◆ EXERCISE REQUIREMENTS: Print every record exactly.

*** Begin section ***

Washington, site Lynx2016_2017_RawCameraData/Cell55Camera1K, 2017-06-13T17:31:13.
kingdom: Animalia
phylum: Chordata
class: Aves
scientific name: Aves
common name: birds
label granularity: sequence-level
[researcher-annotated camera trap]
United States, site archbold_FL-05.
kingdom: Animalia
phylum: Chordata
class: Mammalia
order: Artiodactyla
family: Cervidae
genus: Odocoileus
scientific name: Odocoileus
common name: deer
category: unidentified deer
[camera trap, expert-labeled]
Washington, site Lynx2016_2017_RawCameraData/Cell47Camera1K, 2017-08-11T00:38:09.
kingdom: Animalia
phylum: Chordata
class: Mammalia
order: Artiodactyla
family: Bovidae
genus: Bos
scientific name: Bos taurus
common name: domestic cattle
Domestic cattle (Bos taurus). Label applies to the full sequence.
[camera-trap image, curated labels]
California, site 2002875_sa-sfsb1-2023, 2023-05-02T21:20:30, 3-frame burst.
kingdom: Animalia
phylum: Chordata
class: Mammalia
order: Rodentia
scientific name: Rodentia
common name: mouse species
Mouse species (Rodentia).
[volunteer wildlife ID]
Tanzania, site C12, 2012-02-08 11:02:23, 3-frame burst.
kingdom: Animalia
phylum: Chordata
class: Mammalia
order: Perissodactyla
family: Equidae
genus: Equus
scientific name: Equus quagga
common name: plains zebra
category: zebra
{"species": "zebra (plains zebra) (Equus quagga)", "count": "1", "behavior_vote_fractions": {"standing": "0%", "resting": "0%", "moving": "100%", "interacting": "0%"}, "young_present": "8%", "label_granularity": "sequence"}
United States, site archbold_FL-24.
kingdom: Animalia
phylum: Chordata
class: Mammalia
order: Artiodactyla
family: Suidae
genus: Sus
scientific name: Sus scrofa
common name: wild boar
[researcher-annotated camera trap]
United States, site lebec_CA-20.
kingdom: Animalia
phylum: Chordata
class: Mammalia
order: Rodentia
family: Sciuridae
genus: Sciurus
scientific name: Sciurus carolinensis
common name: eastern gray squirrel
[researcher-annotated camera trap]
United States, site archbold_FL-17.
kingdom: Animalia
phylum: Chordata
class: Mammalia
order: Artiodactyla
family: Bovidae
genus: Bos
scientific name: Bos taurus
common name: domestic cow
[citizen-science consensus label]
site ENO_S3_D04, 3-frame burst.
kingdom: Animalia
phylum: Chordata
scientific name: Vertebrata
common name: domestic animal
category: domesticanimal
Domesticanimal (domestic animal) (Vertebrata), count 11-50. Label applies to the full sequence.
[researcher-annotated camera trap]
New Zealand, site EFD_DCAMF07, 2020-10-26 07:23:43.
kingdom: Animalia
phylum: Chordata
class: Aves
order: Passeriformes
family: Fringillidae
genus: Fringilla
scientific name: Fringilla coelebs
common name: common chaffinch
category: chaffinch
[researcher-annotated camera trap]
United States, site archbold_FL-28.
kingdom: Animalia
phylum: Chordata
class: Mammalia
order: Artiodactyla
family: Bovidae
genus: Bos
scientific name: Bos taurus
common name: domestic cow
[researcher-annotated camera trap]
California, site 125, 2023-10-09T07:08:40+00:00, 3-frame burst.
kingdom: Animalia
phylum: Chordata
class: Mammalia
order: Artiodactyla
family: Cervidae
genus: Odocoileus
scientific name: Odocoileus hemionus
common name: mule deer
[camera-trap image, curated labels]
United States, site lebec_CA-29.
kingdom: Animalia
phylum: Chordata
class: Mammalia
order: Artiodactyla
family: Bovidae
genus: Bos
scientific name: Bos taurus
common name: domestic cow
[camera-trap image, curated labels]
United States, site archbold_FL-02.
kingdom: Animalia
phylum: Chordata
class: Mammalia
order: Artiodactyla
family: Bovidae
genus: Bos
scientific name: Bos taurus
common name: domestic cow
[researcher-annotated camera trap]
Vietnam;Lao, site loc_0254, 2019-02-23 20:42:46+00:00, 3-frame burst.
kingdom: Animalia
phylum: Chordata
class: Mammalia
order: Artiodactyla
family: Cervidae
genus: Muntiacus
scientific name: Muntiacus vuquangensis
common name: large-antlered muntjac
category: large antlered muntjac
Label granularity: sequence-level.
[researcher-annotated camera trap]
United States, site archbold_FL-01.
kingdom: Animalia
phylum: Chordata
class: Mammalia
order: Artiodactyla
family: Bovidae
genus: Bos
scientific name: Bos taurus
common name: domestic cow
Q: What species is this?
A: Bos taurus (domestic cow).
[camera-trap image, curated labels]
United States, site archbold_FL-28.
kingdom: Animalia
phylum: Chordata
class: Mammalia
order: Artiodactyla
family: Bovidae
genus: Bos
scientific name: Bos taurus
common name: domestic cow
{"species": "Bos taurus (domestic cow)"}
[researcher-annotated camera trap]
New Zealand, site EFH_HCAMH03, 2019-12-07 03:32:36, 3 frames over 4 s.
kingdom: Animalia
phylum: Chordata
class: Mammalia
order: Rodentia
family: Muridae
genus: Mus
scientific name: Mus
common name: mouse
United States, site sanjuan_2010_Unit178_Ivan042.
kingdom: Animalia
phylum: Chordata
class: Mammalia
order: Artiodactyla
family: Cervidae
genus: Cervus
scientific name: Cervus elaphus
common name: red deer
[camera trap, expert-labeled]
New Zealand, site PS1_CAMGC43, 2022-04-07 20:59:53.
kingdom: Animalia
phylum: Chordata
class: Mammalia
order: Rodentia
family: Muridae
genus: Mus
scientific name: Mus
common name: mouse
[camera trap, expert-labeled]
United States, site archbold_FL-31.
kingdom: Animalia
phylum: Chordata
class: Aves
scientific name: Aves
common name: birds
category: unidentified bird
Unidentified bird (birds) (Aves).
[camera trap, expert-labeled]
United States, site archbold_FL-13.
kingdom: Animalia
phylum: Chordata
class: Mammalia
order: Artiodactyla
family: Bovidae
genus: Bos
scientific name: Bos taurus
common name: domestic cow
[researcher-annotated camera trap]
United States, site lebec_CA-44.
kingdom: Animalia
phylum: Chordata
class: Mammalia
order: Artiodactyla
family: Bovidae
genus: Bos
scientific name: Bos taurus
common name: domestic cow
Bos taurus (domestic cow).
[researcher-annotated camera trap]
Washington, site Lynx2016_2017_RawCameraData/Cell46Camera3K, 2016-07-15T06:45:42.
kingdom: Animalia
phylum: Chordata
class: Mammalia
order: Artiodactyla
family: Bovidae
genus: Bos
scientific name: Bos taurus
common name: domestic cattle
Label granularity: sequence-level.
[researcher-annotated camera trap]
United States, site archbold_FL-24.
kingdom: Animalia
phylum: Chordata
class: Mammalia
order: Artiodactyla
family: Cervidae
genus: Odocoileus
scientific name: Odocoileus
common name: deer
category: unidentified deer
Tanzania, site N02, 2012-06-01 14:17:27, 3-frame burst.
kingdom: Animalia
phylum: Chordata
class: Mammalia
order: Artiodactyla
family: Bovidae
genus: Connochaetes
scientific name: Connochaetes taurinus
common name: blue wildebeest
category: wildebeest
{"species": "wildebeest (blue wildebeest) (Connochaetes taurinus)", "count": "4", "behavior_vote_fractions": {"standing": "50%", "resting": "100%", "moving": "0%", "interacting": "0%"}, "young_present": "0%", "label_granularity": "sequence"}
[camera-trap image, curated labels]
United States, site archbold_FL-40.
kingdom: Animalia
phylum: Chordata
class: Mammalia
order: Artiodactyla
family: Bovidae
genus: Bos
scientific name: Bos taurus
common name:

*** End section ***

◆ OUTPUT:
Washington, site Lynx2016_2017_RawCameraData/Cell55Camera1K, 2017-06-13T17:31:13.
kingdom: Animalia
phylum: Chordata
class: Aves
scientific name: Aves
common name: birds
label granularity: sequence-level
[researcher-annotated camera trap]
United States, site archbold_FL-05.
kingdom: Animalia
phylum: Chordata
class: Mammalia
order: Artiodactyla
family: Cervidae
genus: Odocoileus
scientific name: Odocoileus
common name: deer
category: unidentified deer
[camera trap, expert-labeled]
Washington, site Lynx2016_2017_RawCameraData/Cell47Camera1K, 2017-08-11T00:38:09.
kingdom: Animalia
phylum: Chordata
class: Mammalia
order: Artiodactyla
family: Bovidae
genus: Bos
scientific name: Bos taurus
common name: domestic cattle
Domestic cattle (Bos taurus). Label applies to the full sequence.
[camera-trap image, curated labels]
California, site 2002875_sa-sfsb1-2023, 2023-05-02T21:20:30, 3-frame burst.
kingdom: Animalia
phylum: Chordata
class: Mammalia
order: Rodentia
scientific name: Rodentia
common name: mouse species
Mouse species (Rodentia).
[volunteer wildlife ID]
Tanzania, site C12, 2012-02-08 11:02:23, 3-frame burst.
kingdom: Animalia
phylum: Chordata
class: Mammalia
order: Perissodactyla
family: Equidae
genus: Equus
scientific name: Equus quagga
common name: plains zebra
category: zebra
{"species": "zebra (plains zebra) (Equus quagga)", "count": "1", "behavior_vote_fractions": {"standing": "0%", "resting": "0%", "moving": "100%", "interacting": "0%"}, "young_present": "8%", "label_granularity": "sequence"}
United States, site archbold_FL-24.
kingdom: Animalia
phylum: Chordata
class: Mammalia
order: Artiodactyla
family: Suidae
genus: Sus
scientific name: Sus scrofa
common name: wild boar
[researcher-annotated camera trap]
United States, site lebec_CA-20.
kingdom: Animalia
phylum: Chordata
class: Mammalia
order: Rodentia
family: Sciuridae
genus: Sciurus
scientific name: Sciurus carolinensis
common name: eastern gray squirrel
[researcher-annotated camera trap]
United States, site archbold_FL-17.
kingdom: Animalia
phylum: Chordata
class: Mammalia
order: Artiodactyla
family: Bovidae
genus: Bos
scientific name: Bos taurus
common name: domestic cow
[citizen-science consensus label]
site ENO_S3_D04, 3-frame burst.
kingdom: Animalia
phylum: Chordata
scientific name: Vertebrata
common name: domestic animal
category: domesticanimal
Domesticanimal (domestic animal) (Vertebrata), count 11-50. Label applies to the full sequence.
[researcher-annotated camera trap]
New Zealand, site EFD_DCAMF07, 2020-10-26 07:23:43.
kingdom: Animalia
phylum: Chordata
class: Aves
order: Passeriformes
family: Fringillidae
genus: Fringilla
scientific name: Fringilla coelebs
common name: common chaffinch
category: chaffinch
[researcher-annotated camera trap]
United States, site archbold_FL-28.
kingdom: Animalia
phylum: Chordata
class: Mammalia
order: Artiodactyla
family: Bovidae
genus: Bos
scientific name: Bos taurus
common name: domestic cow
[researcher-annotated camera trap]
California, site 125, 2023-10-09T07:08:40+00:00, 3-frame burst.
kingdom: Animalia
phylum: Chordata
class: Mammalia
order: Artiodactyla
family: Cervidae
genus: Odocoileus
scientific name: Odocoileus hemionus
common name: mule deer
[camera-trap image, curated labels]
United States, site lebec_CA-29.
kingdom: Animalia
phylum: Chordata
class: Mammalia
order: Artiodactyla
family: Bovidae
genus: Bos
scientific name: Bos taurus
common name: domestic cow
[camera-trap image, curated labels]
United States, site archbold_FL-02.
kingdom: Animalia
phylum: Chordata
class: Mammalia
order: Artiodactyla
family: Bovidae
genus: Bos
scientific name: Bos taurus
common name: domestic cow
[researcher-annotated camera trap]
Vietnam;Lao, site loc_0254, 2019-02-23 20:42:46+00:00, 3-frame burst.
kingdom: Animalia
phylum: Chordata
class: Mammalia
order: Artiodactyla
family: Cervidae
genus: Muntiacus
scientific name: Muntiacus vuquangensis
common name: large-antlered muntjac
category: large antlered muntjac
Label granularity: sequence-level.
[researcher-annotated camera trap]
United States, site archbold_FL-01.
kingdom: Animalia
phylum: Chordata
class: Mammalia
order: Artiodactyla
family: Bovidae
genus: Bos
scientific name: Bos taurus
common name: domestic cow
Q: What species is this?
A: Bos taurus (domestic cow).
[camera-trap image, curated labels]
United States, site archbold_FL-28.
kingdom: Animalia
phylum: Chordata
class: Mammalia
order: Artiodactyla
family: Bovidae
genus: Bos
scientific name: Bos taurus
common name: domestic cow
{"species": "Bos taurus (domestic cow)"}
[researcher-annotated camera trap]
New Zealand, site EFH_HCAMH03, 2019-12-07 03:32:36, 3 frames over 4 s.
kingdom: Animalia
phylum: Chordata
class: Mammalia
order: Rodentia
family: Muridae
genus: Mus
scientific name: Mus
common name: mouse
United States, site sanjuan_2010_Unit178_Ivan042.
kingdom: Animalia
phylum: Chordata
class: Mammalia
order: Artiodactyla
family: Cervidae
genus: Cervus
scientific name: Cervus elaphus
common name: red deer
[camera trap, expert-labeled]
New Zealand, site PS1_CAMGC43, 2022-04-07 20:59:53.
kingdom: Animalia
phylum: Chordata
class: Mammalia
order: Rodentia
family: Muridae
genus: Mus
scientific name: Mus
common name: mouse
[camera trap, expert-labeled]
United States, site archbold_FL-31.
kingdom: Animalia
phylum: Chordata
class: Aves
scientific name: Aves
common name: birds
category: unidentified bird
Unidentified bird (birds) (Aves).
[camera trap, expert-labeled]
United States, site archbold_FL-13.
kingdom: Animalia
phylum: Chordata
class: Mammalia
order: Artiodactyla
family: Bovidae
genus: Bos
scientific name: Bos taurus
common name: domestic cow
[researcher-annotated camera trap]
United States, site lebec_CA-44.
kingdom: Animalia
phylum: Chordata
class: Mammalia
order: Artiodactyla
family: Bovidae
genus: Bos
scientific name: Bos taurus
common name: domestic cow
Bos taurus (domestic cow).
[researcher-annotated camera trap]
Washington, site Lynx2016_2017_RawCameraData/Cell46Camera3K, 2016-07-15T06:45:42.
kingdom: Animalia
phylum: Chordata
class: Mammalia
order: Artiodactyla
family: Bovidae
genus: Bos
scientific name: Bos taurus
common name: domestic cattle
Label granularity: sequence-level.
[researcher-annotated camera trap]
United States, site archbold_FL-24.
kingdom: Animalia
phylum: Chordata
class: Mammalia
order: Artiodactyla
family: Cervidae
genus: Odocoileus
scientific name: Odocoileus
common name: deer
category: unidentified deer
Tanzania, site N02, 2012-06-01 14:17:27, 3-frame burst.
kingdom: Animalia
phylum: Chordata
class: Mammalia
order: Artiodactyla
family: Bovidae
genus: Connochaetes
scientific name: Connochaetes taurinus
common name: blue wildebeest
category: wildebeest
{"species": "wildebeest (blue wildebeest) (Connochaetes taurinus)", "count": "4", "behavior_vote_fractions": {"standing": "50%", "resting": "100%", "moving": "0%", "interacting": "0%"}, "young_present": "0%", "label_granularity": "sequence"}
[camera-trap image, curated labels]
United States, site archbold_FL-40.
kingdom: Animalia
phylum: Chordata
class: Mammalia
order: Artiodactyla
family: Bovidae
genus: Bos
scientific name: Bos taurus
common name:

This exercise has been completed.